_Actions to take_
1. Copy the sizing guide passage that begins at the words "The recommended configurations" and ends after "Memory requests higher than this value won't take effect.", changing "RM" to "Resource Manager".
2. According to the sizing guide, why might specific workloads need specific tuning?

_Extract_
__________________________________________________

Interactive Query cluster sizing guide in Azure HDInsight

04/14/2022

This document describes the sizing of the HDInsight Interactive Query cluster (LLAP) for a typical workload to achieve reasonable performance. The recommendations provided in this document are generic and specific workloads may need specific tuning.

Default VM types for Interactive Query

Node Type	Instance	Size
Head	D13 v2	8 VCPUS, 56-GB RAM, 400 GB SSD
Worker	D14 v2	16 VCPUS, 112-GB RAM, 800 GB SSD
ZooKeeper	A4 v2	4 VCPUS, 8-GB RAM, 40 GB SSD

Recommended configurations

The recommended configurations values are based on the D14 v2 type worker node.

Key	Value	Description
yarn.nodemanager.resource.memory-mb	102400 (MB)	Total memory given, in MB, for all YARN containers on a node.
yarn.scheduler.maximum-allocation-mb	102400 (MB)	The maximum allocation for every container request at the RM, in MBs. Memory requests higher than this value won't take effect.
yarn.scheduler.maximum-allocation-vcores	12	The maximum number of CPU cores for every container request at the Resource Manager. Requests higher than this value won't take effect.
yarn.scheduler.capacity.root.llap.capacity	90%	YARN capacity allocation for LLAP queue.

__________________________________________________

_Provided information_
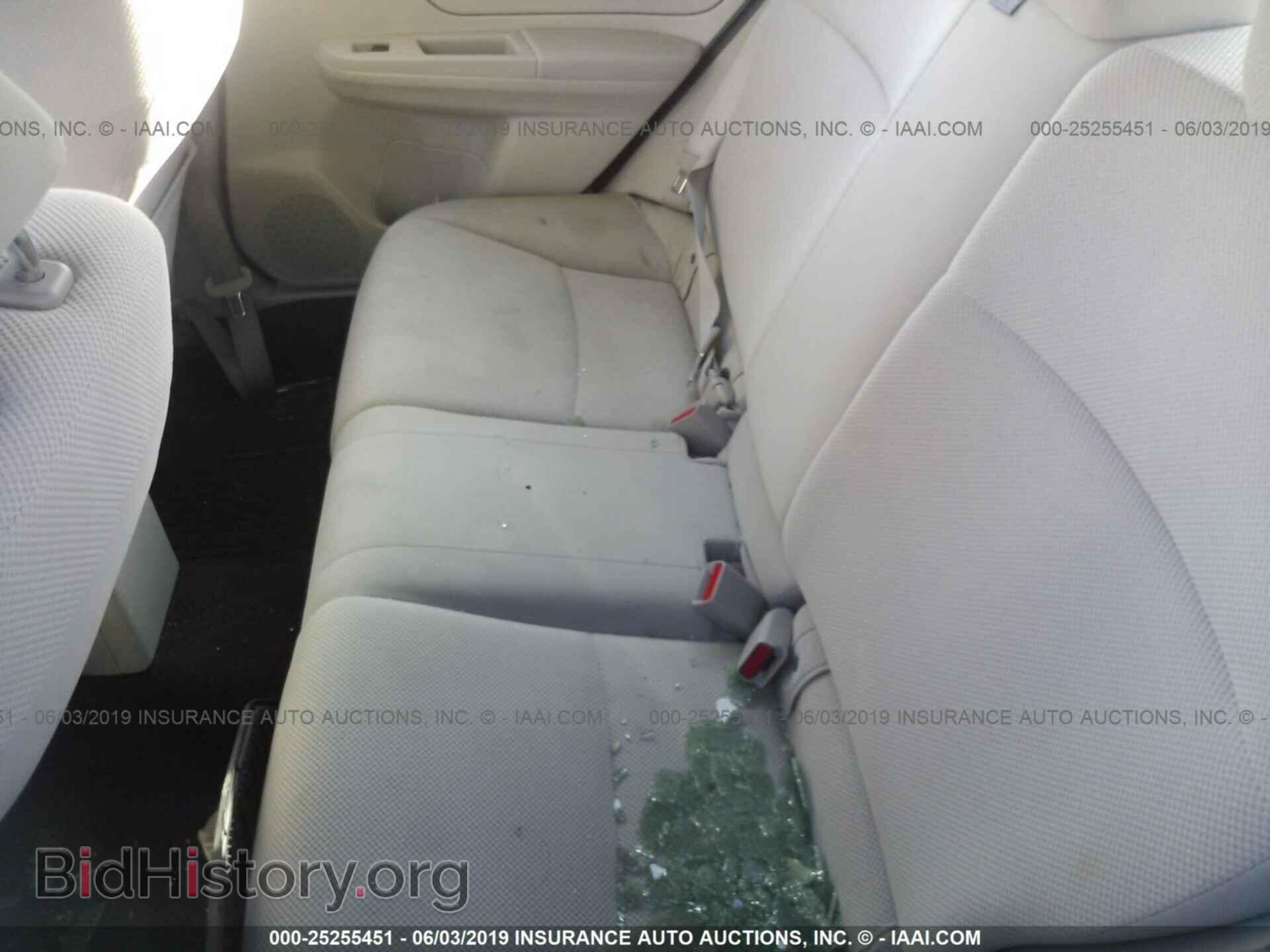 2014 SUBARU IMPREZA - VIN: JF1GPAA63E9308873 - Фото 8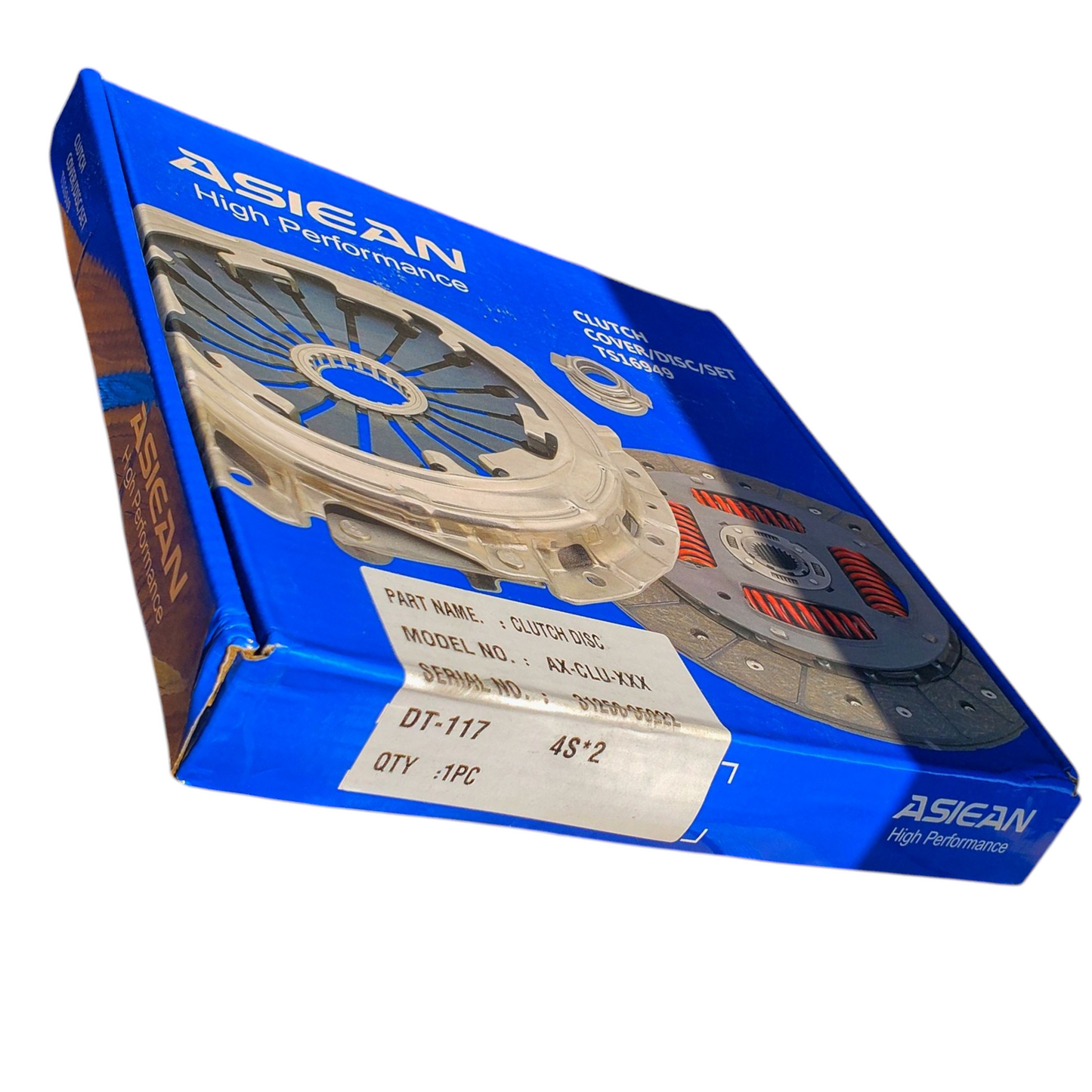 Asiean Clutch Plate for The Toyota 2L And 2Y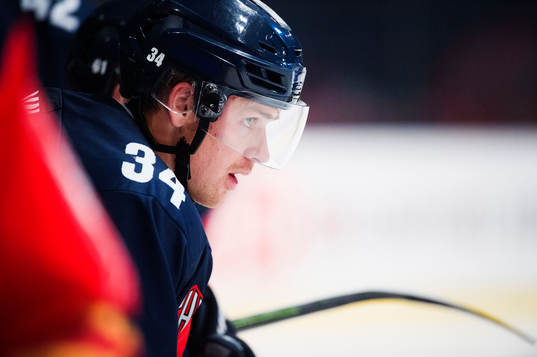 Djurgårdens Daniel Brodin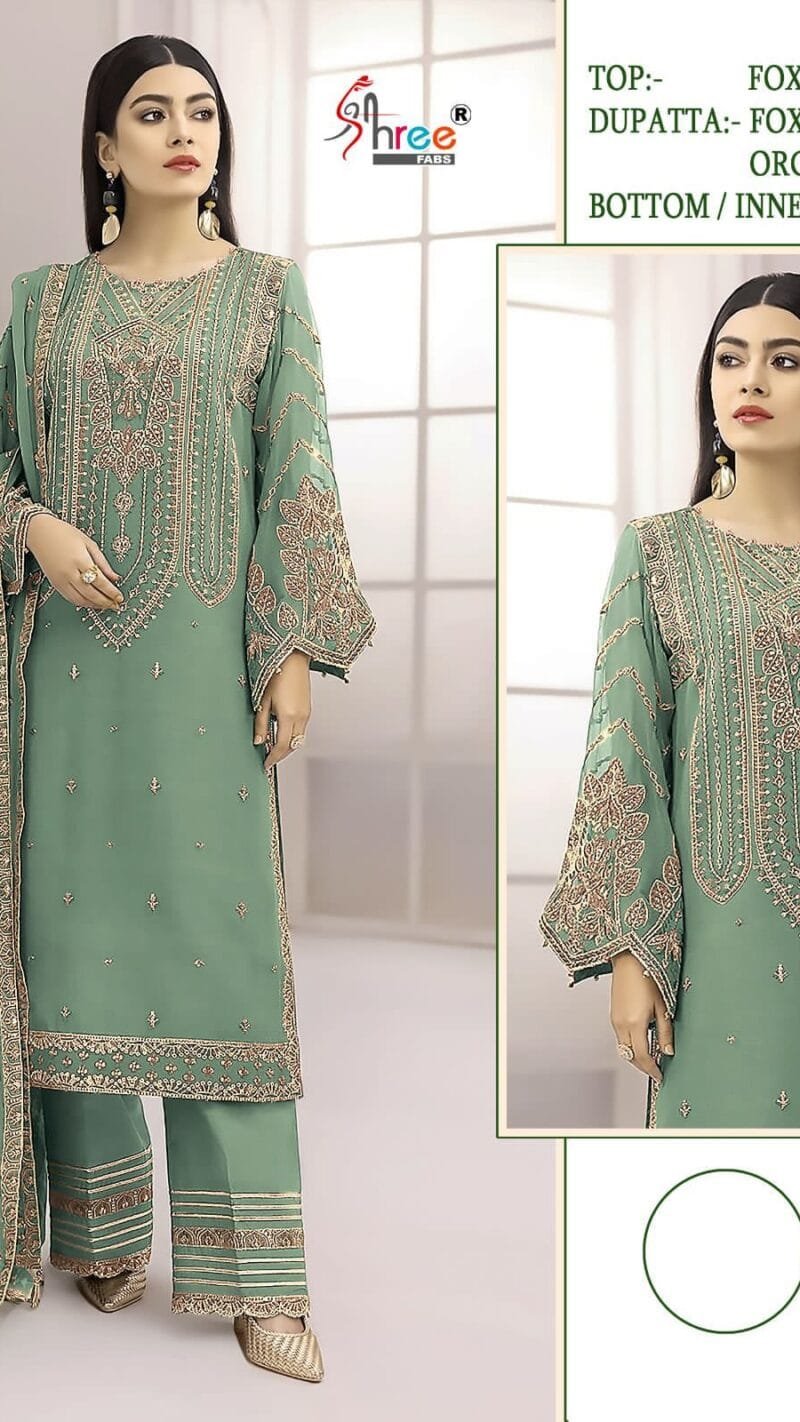 Shree Fab S 842 Wholesale Vendors Clothes USA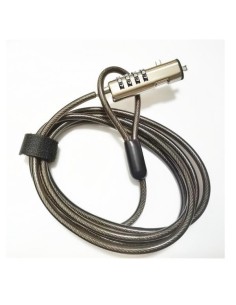 Nilox Notebook numerical Cable Lock NXSCN001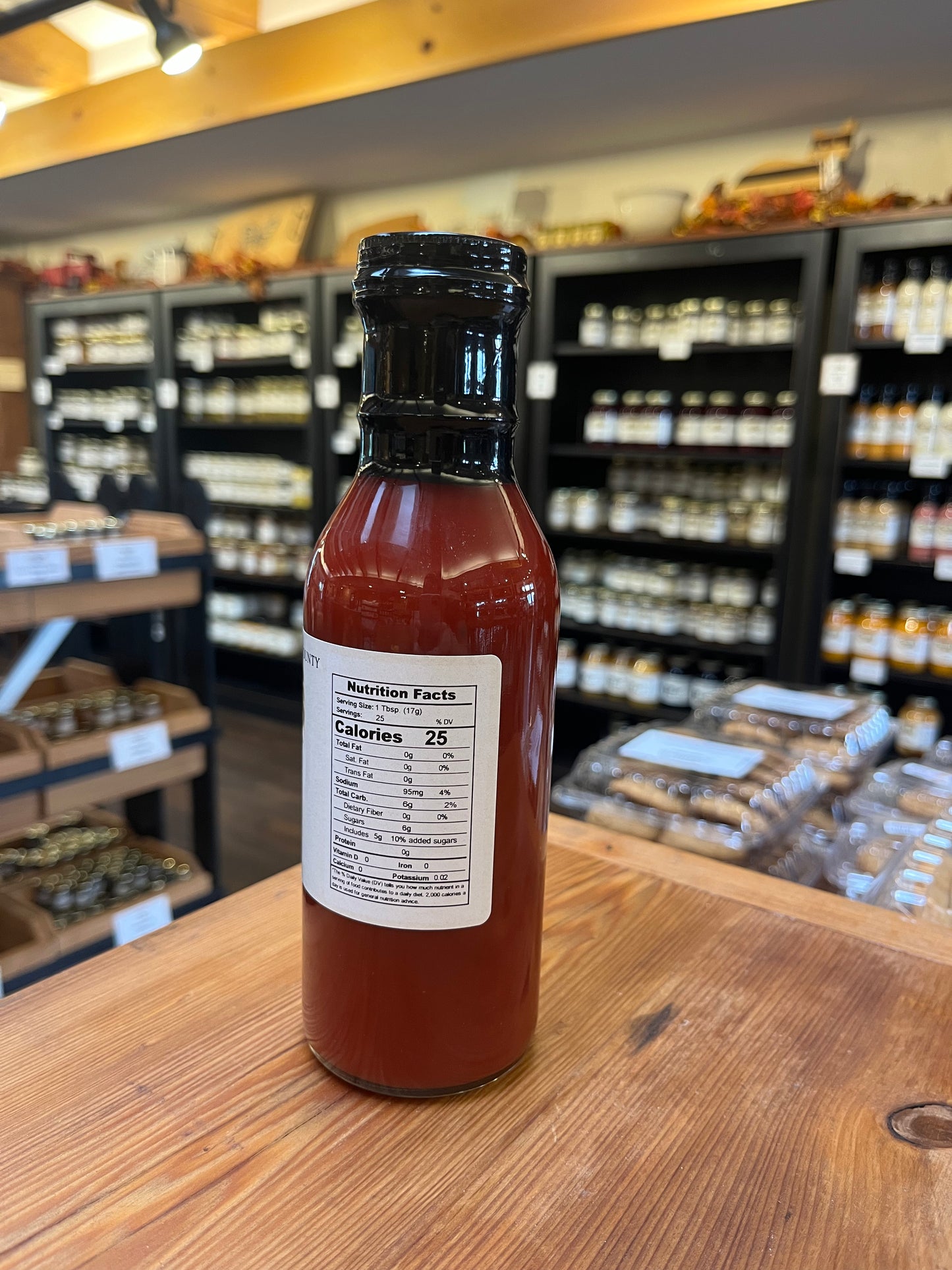 Jalapeño Ketchup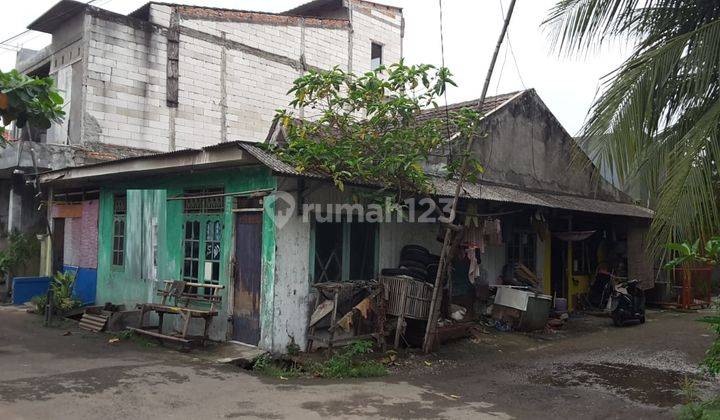 Kavling Siap Bangun Dengan Luas 117m2 Pondok Ungu Permai Bekasi 3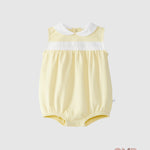 Pagliaccetto LARANJINHA neonata 08M06 Giallo 08M06 GIALLO LARANJINHA 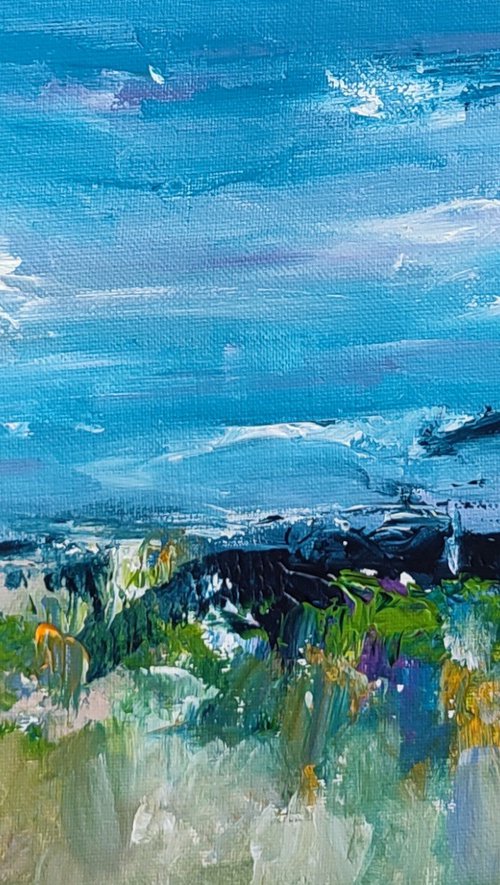 Paysage côtier by ÂME SAUVAGE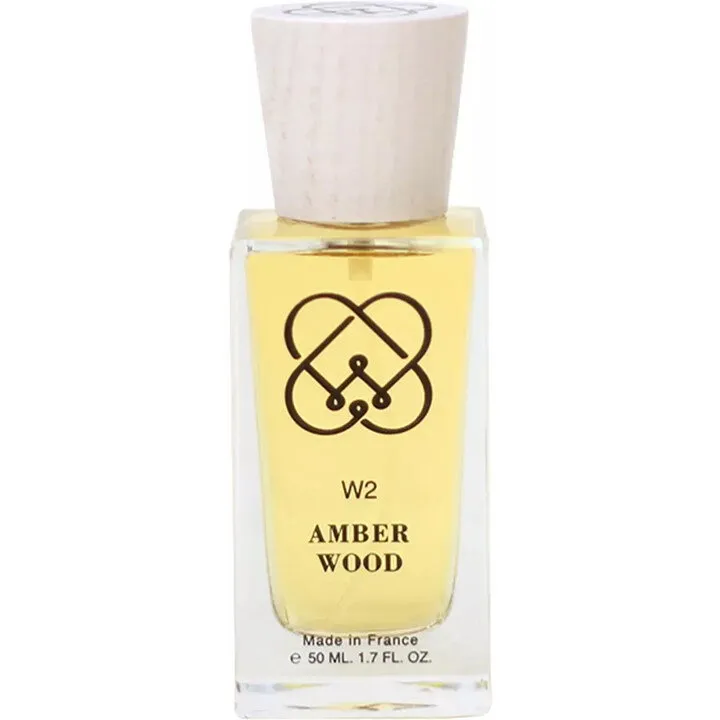 Wala W2 - Amber Wood parfüm şişesi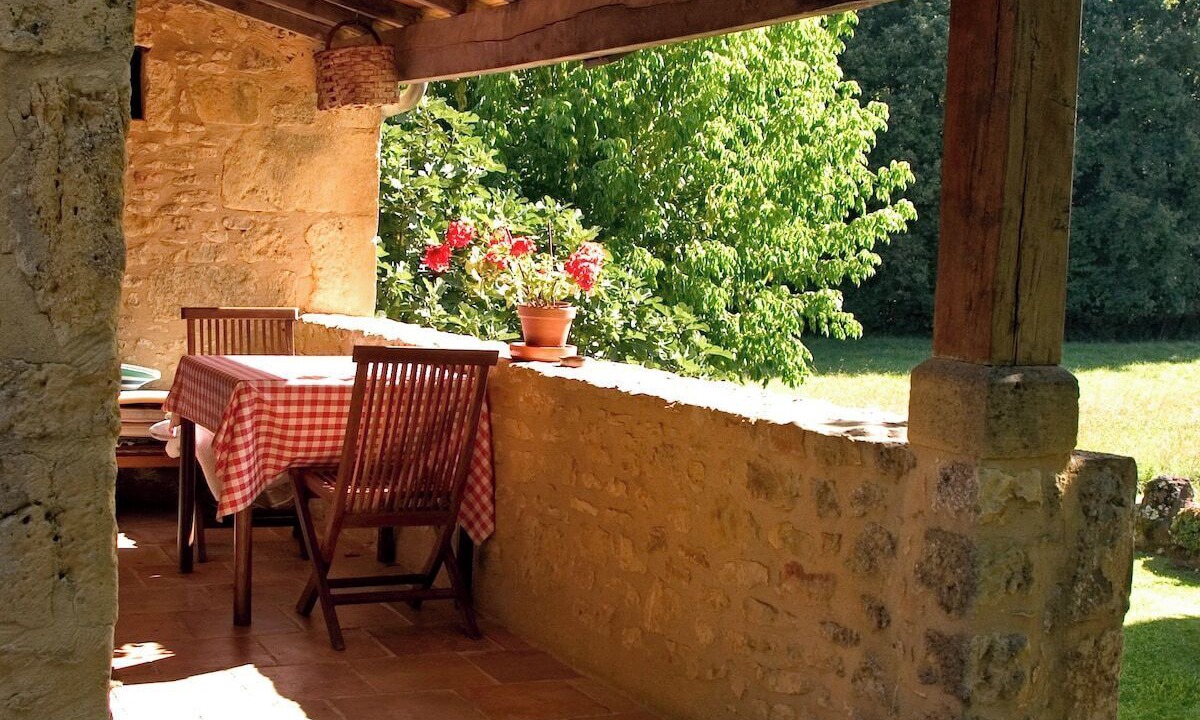 Photo of Outdoor in Saint-Avit-Senieur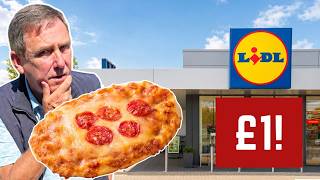 I Review LIDL Bakery! £1!! (My First Time)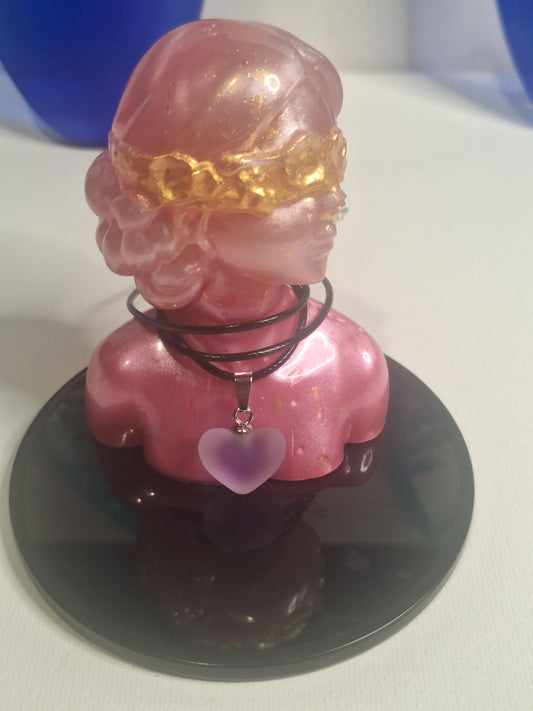 Collier coeur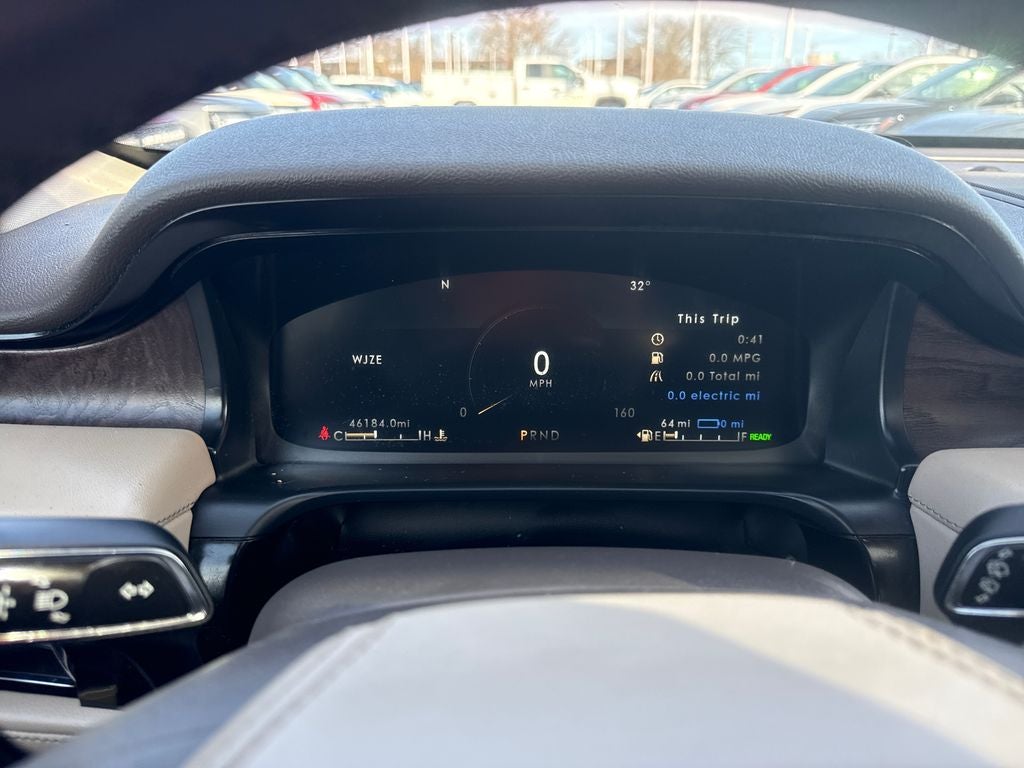 2023 Lincoln Aviator Plug-In Hybrid Grand Touring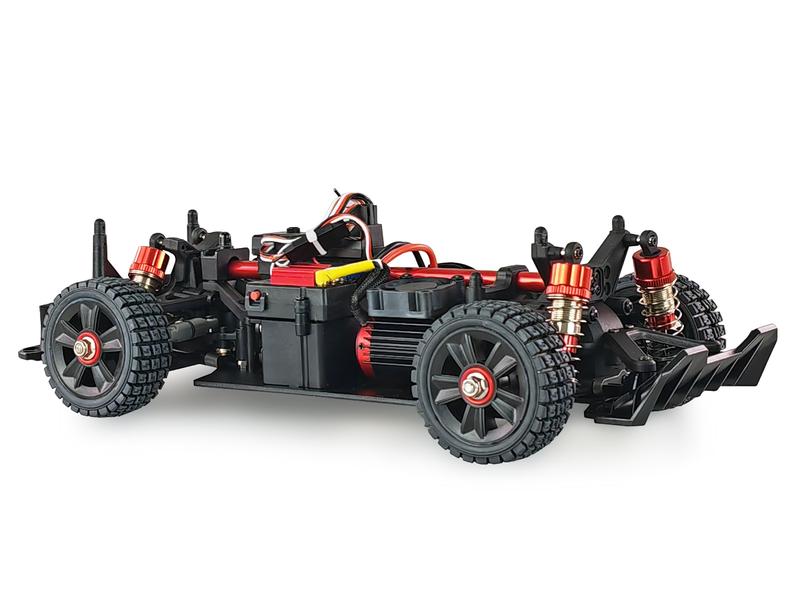 Amewi Tourenwagen Hyper Go Breaker Prodrift 1.4 RTR, 1:14 Brushless On-Road Modell mit Gyro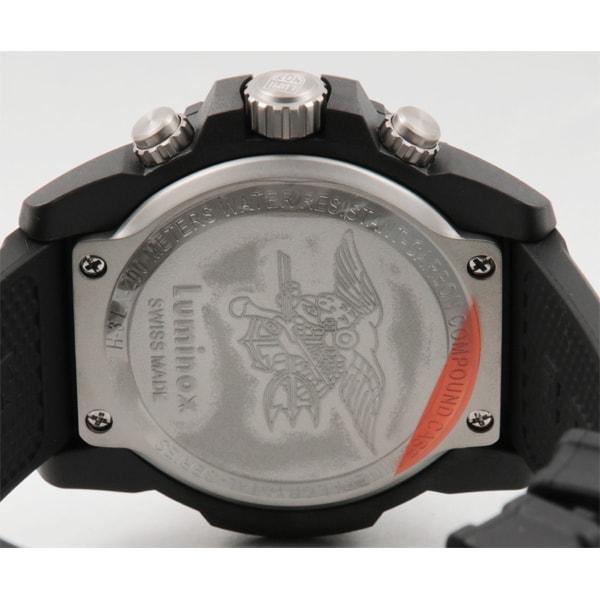 LUMINOX Navy SEAL Chronograph 3580 Series 3581 Parallel Import Wrist Watch for Men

__________________________________________________

_Set of answers_
1.
The recommended configurations values are based on the D14 v2 type worker node.

Key	Value	Description
yarn.nodemanager.resource.memory-mb	102400 (MB)	Total memory given, in MB, for all YARN containers on a node.
yarn.scheduler.maximum-allocation-mb	102400 (MB)	The maximum allocation for every container request at the Resource Manager, in MBs. Memory requests higher than this value won't take effect.

2. The recommendations in the document are generic. They describe sizing for a typical workload to achieve reasonable performance.